-- Selection --
* START *
From hereon events proceed at a blistering pace and it’s quite confusing, so in summary: Cavaignac the new War Minister tried to put an end to the Dreyfusard cause but Henry’s forgeries were uncovered and Henry committed suicide; the President Faure died and Loubet was elected; the secret dossier was dismissed as a fake.
In the end Dreyfus was recalled to attend a second court martial in Rennes on 7th August 1899. This was surely the military’s last chance to redeem itself. But no luck, Dreyfus was re-convicted of treason but with ‘extenuating circumstances’. His sentence was for ten years. The prime-minister, exasperated at the military’s decision, ended up offering Dreyfus a pardon which he reluctantly accepts as he’s still technically guilty of the crime. This compromise that basically satisfies no-one appears, with hindsight, to be just what is needed to defuse the situation; it’s a bodge but it allows things to settle down for a while.
It was not until 1906 that Dreyfus was declared ‘not guilty’ by the Supreme Court. He died in 1935.
In trying to write a review of a book on the Dreyfus Affair I’ve found it difficult not to just recount the actual story. But the book is very readable and well-researched and although the author states in the introduction that there has been little new evidence since the 1970s on the subject there is something to be said for a new book for the general reader and this is a brilliant introduction.
* END *
-- Set task 1 --
In what year did the Supreme Court declare Dreyfus not guilty, according to the Dreyfus Affair excerpt?

-- Material provided --
* START *
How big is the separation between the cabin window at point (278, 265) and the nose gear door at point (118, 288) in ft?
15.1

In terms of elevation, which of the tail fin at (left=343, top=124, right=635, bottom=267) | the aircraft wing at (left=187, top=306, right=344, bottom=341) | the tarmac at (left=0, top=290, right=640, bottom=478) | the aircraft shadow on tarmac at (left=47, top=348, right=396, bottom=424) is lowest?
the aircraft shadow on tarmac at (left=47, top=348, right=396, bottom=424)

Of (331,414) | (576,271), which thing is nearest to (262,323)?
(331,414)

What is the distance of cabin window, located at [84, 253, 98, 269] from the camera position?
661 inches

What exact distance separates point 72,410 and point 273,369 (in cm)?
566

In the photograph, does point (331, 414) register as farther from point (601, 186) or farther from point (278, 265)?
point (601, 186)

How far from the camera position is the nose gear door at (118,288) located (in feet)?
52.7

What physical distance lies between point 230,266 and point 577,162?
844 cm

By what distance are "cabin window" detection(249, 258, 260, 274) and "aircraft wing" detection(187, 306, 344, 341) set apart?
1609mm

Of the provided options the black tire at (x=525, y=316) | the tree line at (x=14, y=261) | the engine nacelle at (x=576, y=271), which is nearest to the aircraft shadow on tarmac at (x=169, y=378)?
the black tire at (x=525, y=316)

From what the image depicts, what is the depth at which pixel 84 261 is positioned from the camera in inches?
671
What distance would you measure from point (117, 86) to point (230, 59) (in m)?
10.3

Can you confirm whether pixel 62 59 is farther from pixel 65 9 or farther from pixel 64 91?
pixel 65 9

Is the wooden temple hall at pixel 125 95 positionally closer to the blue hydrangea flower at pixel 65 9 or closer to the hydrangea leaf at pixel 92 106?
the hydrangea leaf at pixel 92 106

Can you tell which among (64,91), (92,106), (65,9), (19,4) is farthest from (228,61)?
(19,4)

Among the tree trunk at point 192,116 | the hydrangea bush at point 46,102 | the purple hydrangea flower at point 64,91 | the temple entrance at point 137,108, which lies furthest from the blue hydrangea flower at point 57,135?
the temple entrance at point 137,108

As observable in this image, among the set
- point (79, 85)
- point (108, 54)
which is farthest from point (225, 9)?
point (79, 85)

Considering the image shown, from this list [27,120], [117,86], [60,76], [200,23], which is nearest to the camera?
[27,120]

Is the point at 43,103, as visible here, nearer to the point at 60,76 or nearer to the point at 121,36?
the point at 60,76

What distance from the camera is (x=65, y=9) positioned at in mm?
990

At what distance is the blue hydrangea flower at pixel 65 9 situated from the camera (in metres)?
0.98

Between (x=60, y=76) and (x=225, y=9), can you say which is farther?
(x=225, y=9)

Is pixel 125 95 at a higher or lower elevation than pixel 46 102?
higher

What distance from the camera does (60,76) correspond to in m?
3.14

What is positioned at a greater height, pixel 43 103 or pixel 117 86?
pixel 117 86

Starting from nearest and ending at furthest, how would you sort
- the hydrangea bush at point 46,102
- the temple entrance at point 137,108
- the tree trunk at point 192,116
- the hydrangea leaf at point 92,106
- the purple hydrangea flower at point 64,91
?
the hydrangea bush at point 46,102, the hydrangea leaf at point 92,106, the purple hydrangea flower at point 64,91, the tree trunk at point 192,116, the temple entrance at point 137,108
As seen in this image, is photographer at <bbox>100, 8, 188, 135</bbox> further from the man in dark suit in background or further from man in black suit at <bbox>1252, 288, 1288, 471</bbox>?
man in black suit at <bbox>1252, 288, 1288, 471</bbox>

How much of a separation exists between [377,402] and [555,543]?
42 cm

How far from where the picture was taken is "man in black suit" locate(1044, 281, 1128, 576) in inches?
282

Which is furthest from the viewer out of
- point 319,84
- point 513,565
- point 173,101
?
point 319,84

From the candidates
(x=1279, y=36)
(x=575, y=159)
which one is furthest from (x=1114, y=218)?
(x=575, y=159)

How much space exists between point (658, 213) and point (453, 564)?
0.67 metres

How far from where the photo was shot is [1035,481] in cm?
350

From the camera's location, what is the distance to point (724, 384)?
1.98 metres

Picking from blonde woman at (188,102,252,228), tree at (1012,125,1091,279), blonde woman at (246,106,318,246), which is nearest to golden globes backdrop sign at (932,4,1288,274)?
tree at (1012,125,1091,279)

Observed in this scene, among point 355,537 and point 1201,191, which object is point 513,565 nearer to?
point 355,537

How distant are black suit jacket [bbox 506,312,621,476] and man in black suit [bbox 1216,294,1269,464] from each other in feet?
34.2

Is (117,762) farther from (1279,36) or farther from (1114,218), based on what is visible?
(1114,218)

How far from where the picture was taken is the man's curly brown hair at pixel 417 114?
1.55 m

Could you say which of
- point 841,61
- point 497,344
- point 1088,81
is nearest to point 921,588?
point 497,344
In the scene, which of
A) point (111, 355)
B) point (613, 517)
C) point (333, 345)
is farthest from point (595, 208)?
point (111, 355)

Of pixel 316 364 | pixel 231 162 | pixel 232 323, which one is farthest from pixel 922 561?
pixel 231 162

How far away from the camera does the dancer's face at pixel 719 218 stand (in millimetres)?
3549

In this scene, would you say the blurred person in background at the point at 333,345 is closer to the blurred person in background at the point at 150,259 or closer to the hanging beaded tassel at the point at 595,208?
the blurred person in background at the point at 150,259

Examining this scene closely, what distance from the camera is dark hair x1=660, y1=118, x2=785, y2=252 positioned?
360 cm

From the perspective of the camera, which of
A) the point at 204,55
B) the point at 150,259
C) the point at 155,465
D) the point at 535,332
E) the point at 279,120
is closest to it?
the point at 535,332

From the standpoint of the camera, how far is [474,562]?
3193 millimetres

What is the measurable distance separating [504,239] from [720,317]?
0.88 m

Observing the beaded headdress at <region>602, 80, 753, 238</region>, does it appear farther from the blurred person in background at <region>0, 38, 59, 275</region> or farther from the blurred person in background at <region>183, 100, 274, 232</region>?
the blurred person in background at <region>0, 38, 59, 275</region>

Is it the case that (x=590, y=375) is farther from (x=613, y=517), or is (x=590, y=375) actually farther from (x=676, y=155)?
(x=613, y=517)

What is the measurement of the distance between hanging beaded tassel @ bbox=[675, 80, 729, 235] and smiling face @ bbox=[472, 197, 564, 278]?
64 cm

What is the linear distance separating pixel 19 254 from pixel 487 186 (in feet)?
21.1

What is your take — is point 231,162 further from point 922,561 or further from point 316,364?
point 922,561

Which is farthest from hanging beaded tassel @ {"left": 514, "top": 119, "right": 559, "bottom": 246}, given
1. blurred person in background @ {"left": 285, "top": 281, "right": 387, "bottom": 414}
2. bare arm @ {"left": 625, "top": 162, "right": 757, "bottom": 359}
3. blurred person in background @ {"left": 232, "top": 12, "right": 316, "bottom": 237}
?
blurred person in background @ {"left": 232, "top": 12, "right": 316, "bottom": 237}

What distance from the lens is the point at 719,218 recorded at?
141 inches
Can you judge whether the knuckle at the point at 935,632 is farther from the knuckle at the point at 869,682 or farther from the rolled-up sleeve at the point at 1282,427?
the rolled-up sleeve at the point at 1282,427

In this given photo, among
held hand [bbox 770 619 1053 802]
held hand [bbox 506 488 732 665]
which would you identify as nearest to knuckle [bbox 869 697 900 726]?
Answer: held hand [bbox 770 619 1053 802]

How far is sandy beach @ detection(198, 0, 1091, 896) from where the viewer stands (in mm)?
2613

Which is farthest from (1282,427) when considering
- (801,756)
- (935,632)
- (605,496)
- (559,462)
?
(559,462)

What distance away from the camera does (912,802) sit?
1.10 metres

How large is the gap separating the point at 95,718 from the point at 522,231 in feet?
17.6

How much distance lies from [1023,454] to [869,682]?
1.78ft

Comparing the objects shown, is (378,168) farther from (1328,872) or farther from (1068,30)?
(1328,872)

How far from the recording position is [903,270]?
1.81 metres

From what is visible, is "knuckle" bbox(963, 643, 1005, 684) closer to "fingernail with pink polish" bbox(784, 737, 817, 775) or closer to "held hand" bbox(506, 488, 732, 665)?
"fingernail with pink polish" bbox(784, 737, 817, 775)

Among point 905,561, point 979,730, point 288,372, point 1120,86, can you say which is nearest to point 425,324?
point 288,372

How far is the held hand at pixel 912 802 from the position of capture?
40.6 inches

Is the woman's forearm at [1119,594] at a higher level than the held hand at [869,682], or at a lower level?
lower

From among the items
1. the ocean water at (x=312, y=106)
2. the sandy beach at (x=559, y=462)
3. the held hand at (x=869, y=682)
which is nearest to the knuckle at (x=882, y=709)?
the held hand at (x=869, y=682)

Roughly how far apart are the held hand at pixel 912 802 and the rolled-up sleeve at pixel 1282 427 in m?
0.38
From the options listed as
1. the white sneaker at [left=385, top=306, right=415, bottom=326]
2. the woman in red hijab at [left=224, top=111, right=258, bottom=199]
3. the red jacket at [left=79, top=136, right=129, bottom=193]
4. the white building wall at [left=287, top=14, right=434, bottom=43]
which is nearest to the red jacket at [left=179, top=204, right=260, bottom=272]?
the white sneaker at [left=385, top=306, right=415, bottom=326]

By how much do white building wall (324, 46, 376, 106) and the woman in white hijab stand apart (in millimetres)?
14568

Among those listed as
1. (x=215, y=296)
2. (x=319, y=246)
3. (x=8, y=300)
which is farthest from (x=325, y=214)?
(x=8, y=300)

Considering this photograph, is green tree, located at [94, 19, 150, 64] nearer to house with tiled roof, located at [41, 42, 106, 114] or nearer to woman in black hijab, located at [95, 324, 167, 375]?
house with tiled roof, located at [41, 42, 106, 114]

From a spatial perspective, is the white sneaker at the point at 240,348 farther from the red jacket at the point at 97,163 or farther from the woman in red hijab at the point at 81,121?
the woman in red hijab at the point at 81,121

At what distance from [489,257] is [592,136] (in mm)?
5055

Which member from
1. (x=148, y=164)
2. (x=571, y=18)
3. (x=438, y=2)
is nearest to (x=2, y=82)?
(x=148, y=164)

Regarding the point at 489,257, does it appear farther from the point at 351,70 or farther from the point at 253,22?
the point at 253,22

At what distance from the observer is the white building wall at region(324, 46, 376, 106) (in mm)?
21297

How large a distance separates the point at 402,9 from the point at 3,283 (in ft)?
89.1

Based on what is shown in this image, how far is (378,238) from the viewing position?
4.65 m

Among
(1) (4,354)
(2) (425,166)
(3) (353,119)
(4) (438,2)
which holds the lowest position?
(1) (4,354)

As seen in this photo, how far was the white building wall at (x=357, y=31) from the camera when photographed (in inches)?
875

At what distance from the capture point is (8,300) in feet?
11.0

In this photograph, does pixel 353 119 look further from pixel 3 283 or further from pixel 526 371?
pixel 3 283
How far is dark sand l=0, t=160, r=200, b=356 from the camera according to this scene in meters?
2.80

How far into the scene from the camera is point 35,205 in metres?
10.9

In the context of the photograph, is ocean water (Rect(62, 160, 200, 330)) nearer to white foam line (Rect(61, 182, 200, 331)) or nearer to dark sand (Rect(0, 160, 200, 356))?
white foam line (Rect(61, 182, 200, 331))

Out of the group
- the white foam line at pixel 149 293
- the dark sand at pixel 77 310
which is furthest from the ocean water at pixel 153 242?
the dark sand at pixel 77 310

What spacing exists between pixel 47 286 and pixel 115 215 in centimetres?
* END *
-- Set task 2 --
Recast part of the entries as a Markdown table with the columns Row and Line, giving each nonblank line a row number and leaving blank lines out. Begin at the entry line that has "What is your" and stop after the entry line that has "Answer: held hand [bbox 770 619 1053 802]".

-- Answer 1 --
1906

-- Answer 2 --
| Row | Line |
|---|---|
| 1 | What is your take — is point 231,162 further from point 922,561 or further from point 316,364? |
| 2 | point 922,561 |
| 3 | Which is farthest from hanging beaded tassel @ {"left": 514, "top": 119, "right": 559, "bottom": 246}, given |
| 4 | 1. blurred person in background @ {"left": 285, "top": 281, "right": 387, "bottom": 414} |
| 5 | 2. bare arm @ {"left": 625, "top": 162, "right": 757, "bottom": 359} |
| 6 | 3. blurred person in background @ {"left": 232, "top": 12, "right": 316, "bottom": 237} |
| 7 | ? |
| 8 | blurred person in background @ {"left": 232, "top": 12, "right": 316, "bottom": 237} |
| 9 | What distance from the lens is the point at 719,218 recorded at? |
| 10 | 141 inches |
| 11 | Can you judge whether the knuckle at the point at 935,632 is farther from the knuckle at the point at 869,682 or farther from the rolled-up sleeve at the point at 1282,427? |
| 12 | the rolled-up sleeve at the point at 1282,427 |
| 13 | In this given photo, among |
| 14 | held hand [bbox 770 619 1053 802] |
| 15 | held hand [bbox 506 488 732 665] |
| 16 | which would you identify as nearest to knuckle [bbox 869 697 900 726]? |
| 17 | Answer: held hand [bbox 770 619 1053 802] |